The most recent poll conducted on whether Scotland should be independent was by Panelbase on behalf of The Sunday Times, carried out between June 16 and 24.
That survey showed Yes on 45%, No on 48% and 7% as undecideds – making it all to play for.
On the fundraising page for ScotGoesPop, Kelly says: [ScotGoesPop] is one of the most-read and also one of the oldest pro-independence websites in Scotland.
“It began way back in 2008, but gained in popularity in 2013 when I launched the Scot Goes Pop Poll of Polls for voting intentions in the independence referendum," he said.
“I had become quite cynical about the way anti-independence newspapers repeatedly seized on individual No-friendly polls as 'proof' that the campaign was supposedly over before it had even started. The intention was clearly to sap the morale of Yes campaigners.

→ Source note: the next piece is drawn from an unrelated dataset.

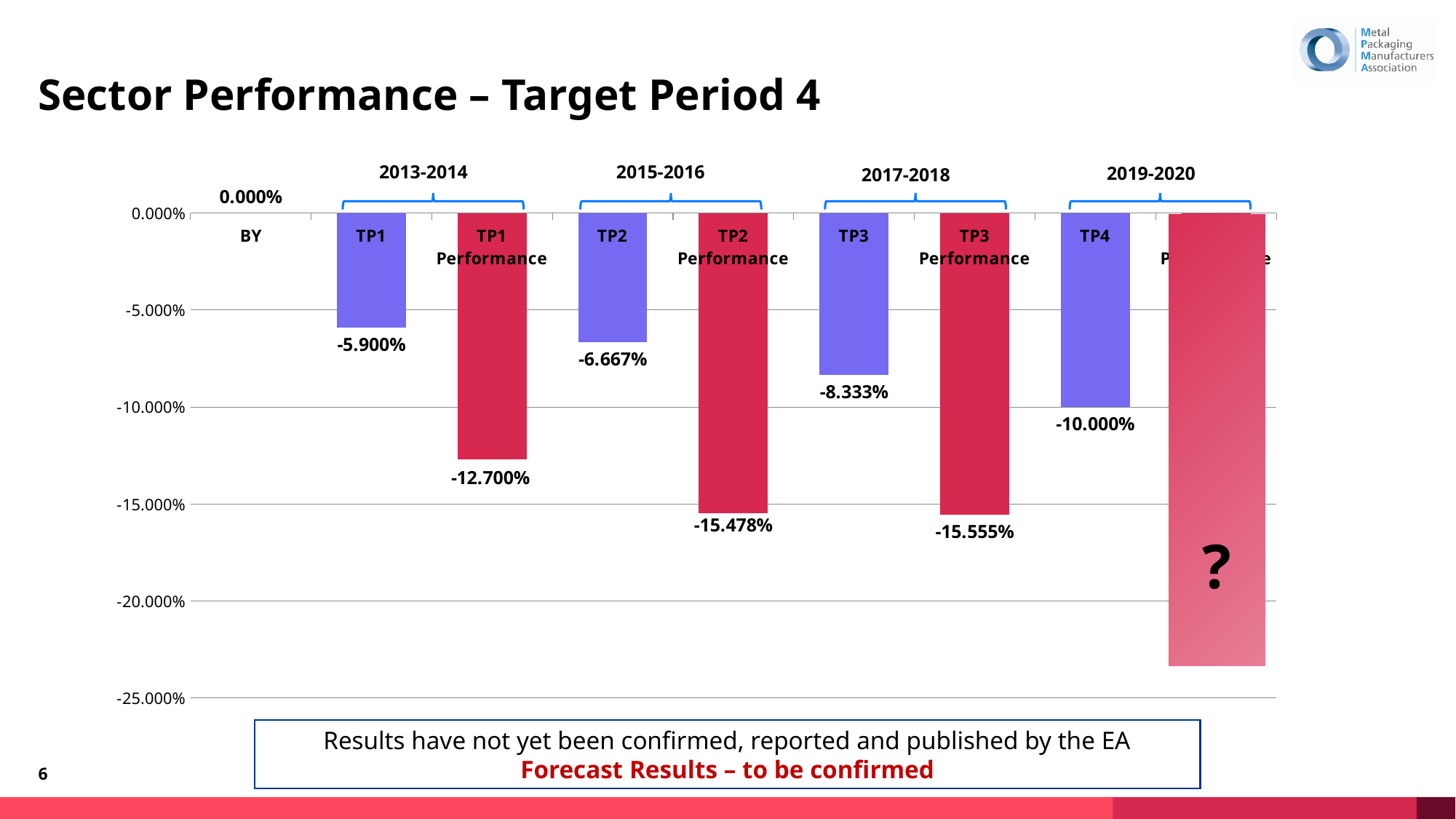
Among the target bars TP1, TP2, TP3 and TP4, which has the lowest (most negative) value? TP4 What is the value shown for TP4? -10.000% What is the value shown for BY? 0.000% What is the value shown for TP3? -8.333% What is the value shown for TP2 Performance? -15.478% How many bars are plotted in the chart? 9 What is the value shown for TP1? -5.900% Which is lower, TP2 Performance or TP3 Performance? TP3 Performance Do the target values from TP1 to TP4 rise or fall along the x axis? Fall Is the value of the 2019-2020 Performance bar (marked with a question mark) greater or less than -20.000%? less What kind of chart is shown on the slide? Bar chart What is the difference between the TP1 Performance value and the TP1 target value? 6.800 percentage points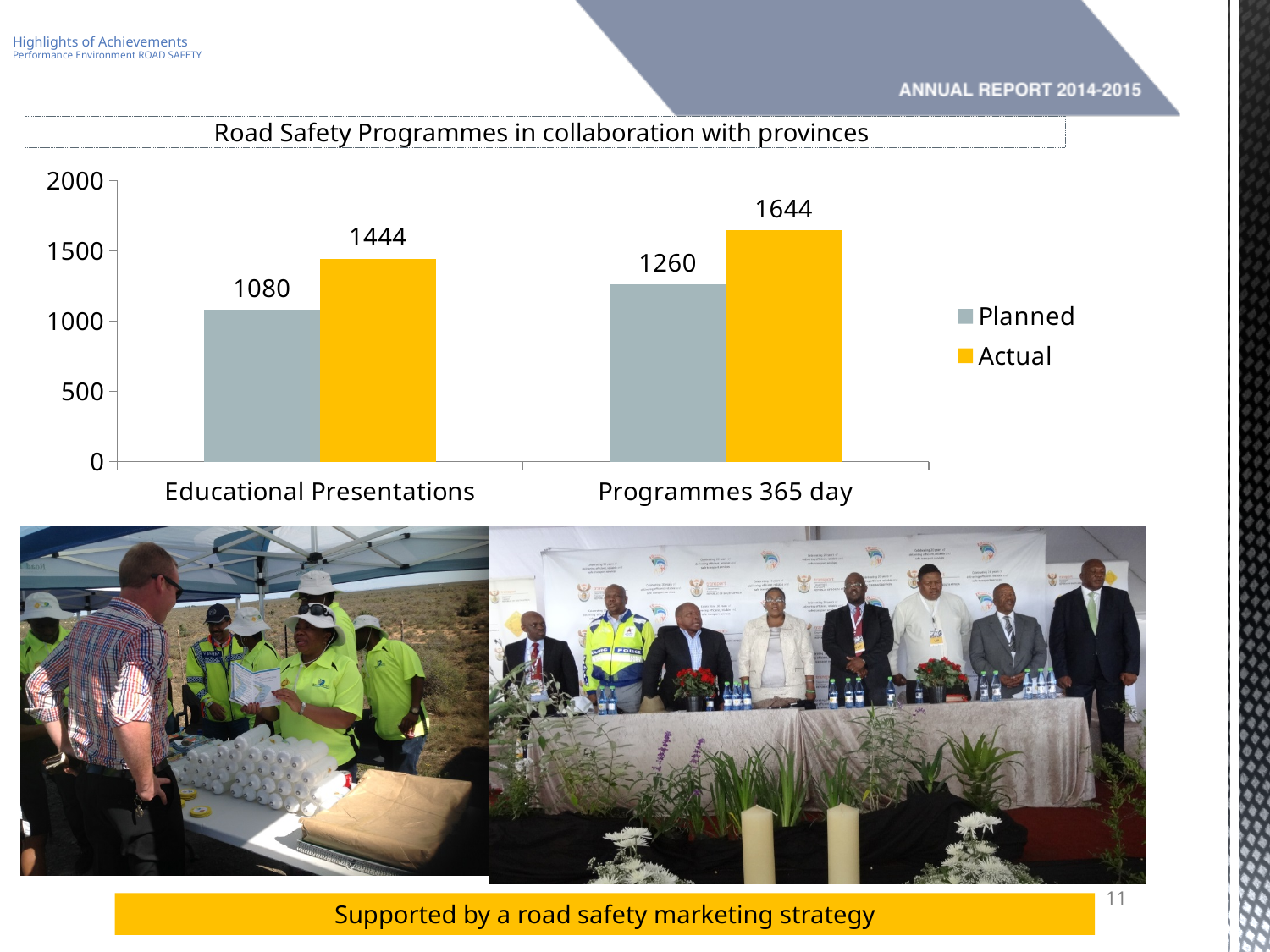
What is the difference between the Actual and Planned values for Programmes 365 day? 384 What kind of chart is shown on the slide? Bar chart What is the Actual value for Educational Presentations? 1444 Which category has the highest Actual value? Programmes 365 day What is the Actual value for Programmes 365 day? 1644 How many series does the legend list? 2 Which category has the lowest Planned value? Educational Presentations What is the difference between the Actual and Planned values for Educational Presentations? 364 Which is larger: the Planned value for Programmes 365 day or the Actual value for Educational Presentations? Actual value for Educational Presentations What is the Planned value for Educational Presentations? 1080 What is the title of the chart? Road Safety Programmes in collaboration with provinces What is the Planned value for Programmes 365 day? 1260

“The Poll of Polls was a useful corrective, helping to put unfavourable polls in their proper context by comparing them to the average numbers across all polling firms, and emphasising the high degree of uncertainty about the true state of public opinion.
“More recently, Scot Goes Pop has also commissioned several polls of its own with your help. One of them was the first poll to show that the events of the pandemic had pushed Yes back into the lead, and turned out to be the first in an unprecedented long unbroken sequence of polls reporting a pro-independence majority.”